The Sunday Poem: Jimmy Santiago Baca... 1-04-04

"Born in New Mexico of Indio-Mexican descent, Jimmy Santiago Baca was raised first by his grandmother and later sent to an orphanage. A runaway at age 13, it was after Baca was sentenced to five years in a maximum security prison that he began to turn his life around: he learned to read and write and unearthed a voracious passion for poetry." Thus begins his 'official' biography as related on his website. Simply put, it's just an incredible story. It is a testament to the power of poetry...as well as to the power of an individual.

His latest book is a novel, A Glass of Water (Grove Press).

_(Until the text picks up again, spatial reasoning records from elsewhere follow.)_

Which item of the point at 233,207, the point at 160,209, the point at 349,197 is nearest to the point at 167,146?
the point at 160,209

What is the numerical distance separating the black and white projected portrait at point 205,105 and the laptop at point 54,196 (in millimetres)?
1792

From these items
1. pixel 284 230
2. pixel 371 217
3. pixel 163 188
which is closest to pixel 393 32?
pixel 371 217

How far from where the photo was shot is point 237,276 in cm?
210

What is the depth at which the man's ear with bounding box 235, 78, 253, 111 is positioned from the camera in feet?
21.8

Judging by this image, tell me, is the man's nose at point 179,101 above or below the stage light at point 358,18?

The following poem is courtesy of the publisher, Sherman Asher Publishing, from the forthcoming took BREAKING BREAD WITH THE DARKNESS: THE ESAI POEMS by Jimmy Santiago Baca.


1-04-04


Esai, celebrate your mixed-blood--
Ibericos, Phoenicians, Celts, Visigoths, Romans, Moors,
Olmecs, Mayans, Toltecs, Aztecs and Incas,
Seeds buried in your bone marrow
flourish a forest in your blood--
in the rainforest of your black hair
sacred quetzal birds caw,
and ancient origins of Indio/Arab/Jewish rivers
mix as they rush through you,
mimicking tears of one tribe, laughter of another,
in you a thousand lives celebrate and mourn,
your heart the size of a pomegranate seed,
quenched both
to rise up in rioting blossoms and fiercely
bow before the dawn’s splendor:
On hands and knees
You scuttle around the house,
Growl like a jaguar,
your brown-hazel eyes peek around the kitchen archway,
flash behind the bedroom French doors,
you scamper on all fours like a young prong-deer
as I chase you, nonsense words giggle out from your throat
a flock of egrets
Exploding across the living room,
Swoop into the dormant fireplace, vanish up
the chimney toward the sky.
In the sunroom, sunlight pierces the shadows
quivering to reveal your jaguar jaws
clamped around a yellow rubber duck--
Tribal infant,
you raise your arms to the sky,
standing up against the couch
testing your stance, your balance shaky,
your small rose-leaf hands release from the couch
clap a thankfulness prayer,
your eyes dart at me
and I smile at you, now changed into a tawny fawn
alert ears twitching for danger
before you incline your sleek neck and sip water
from the river of life running between us.

Later in the morning,
In the bathtub, about to cry, choking breath back,
almost-tears transform into a cough then change to a whine
And ended up as laughter— .

Views: 147

Tags: Baca, poetry

Comment by Margaret Randall on August 1, 2010 at 10:23am
Good poem, Jimmy. I especially like the ending. Good to see you here.
Comment by Barelas Babe on August 1, 2010 at 11:15am
I couldn't stop smiling as I read this. I really like the way this poem captures the mercurial changes in a day of a toddler - "scamper on all fours like a young prong deer", "your jaguar jaws clamped around a yellow rubber duck". Thank you!
Comment by Ben Moffett on August 1, 2010 at 1:54pm
Excellent. I loved the poem, and the high-speed drama within it. By the way, based on a review I've read, "A Glass of Water" looks like the perfect book for today, given what events in Mejico and Arizona. But I couldn't find it mentioned on your website..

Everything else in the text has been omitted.